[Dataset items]
--- START ---

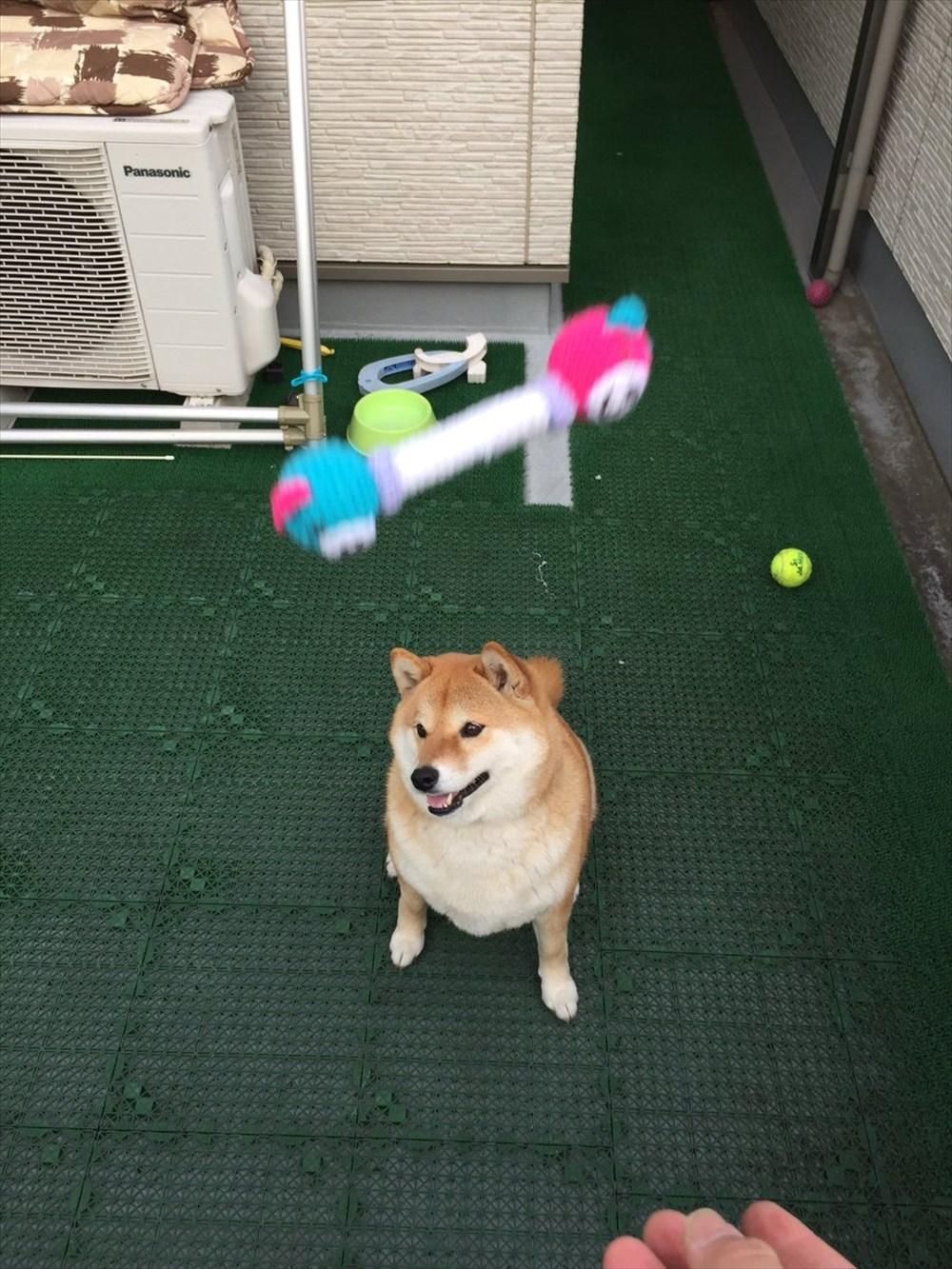 よそ見するからぁぁ! 自由すぎるワンコの柴犬ハナ、今度はオモチャキャッチ失敗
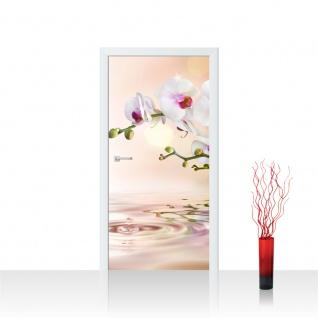 Türtapete - Orchidee Blumen Blumenranke Weiß Pink Natur Pflanzen Abstrakt | no. 200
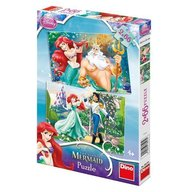 Dino Toys - Puzzle 2 in 1 Ariel 66 piese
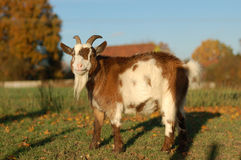 Goat standing in warm sunlight Royalty Free Stock Photos
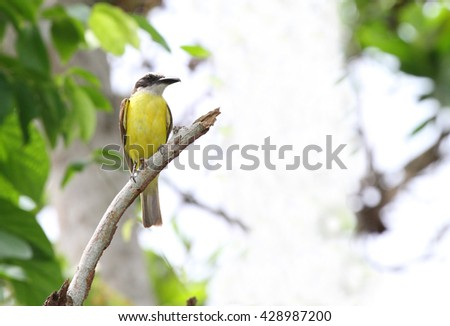 Great Kiskadee flycatcher perched on a tree branch with a blurred background - stock photo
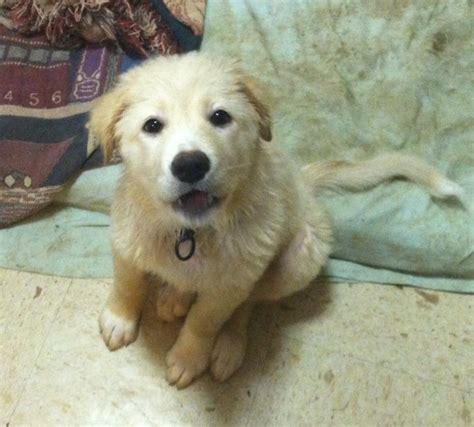 husky chow mix puppies white husky chow mix www imgkid the image kid has it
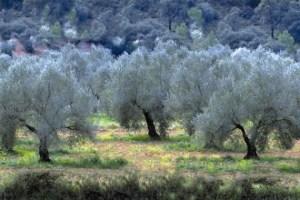 olive2 شجر الزيتون فلاحة   4ee61cff1e-300x200 شجر الزيتون فلاحة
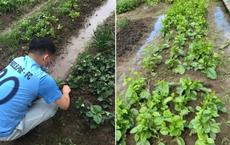 """Hàng xóm cho mượn đất, cặp đôi trồng cả """"một gia tài lớn"""" ở Nhật Bản: Tên từng loại khiến người ta phải ghen tỵ"""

--- END ---

*What to work on*: With the images excluded, all entries are to be given again exactly.

*Answer for this exercise*:
 よそ見するからぁぁ! 自由すぎるワンコの柴犬ハナ、今度はオモチャキャッチ失敗
 Türtapete - Orchidee Blumen Blumenranke Weiß Pink Natur Pflanzen Abstrakt | no. 200
 Dino Toys - Puzzle 2 in 1 Ariel 66 piese
 Goat standing in warm sunlight Royalty Free Stock Photos
 Great Kiskadee flycatcher perched on a tree branch with a blurred background - stock photo
 husky chow mix puppies white husky chow mix www imgkid the image kid has it
 olive2 شجر الزيتون فلاحة   4ee61cff1e-300x200 شجر الزيتون فلاحة
 """Hàng xóm cho mượn đất, cặp đôi trồng cả """"một gia tài lớn"""" ở Nhật Bản: Tên từng loại khiến người ta phải ghen tỵ"""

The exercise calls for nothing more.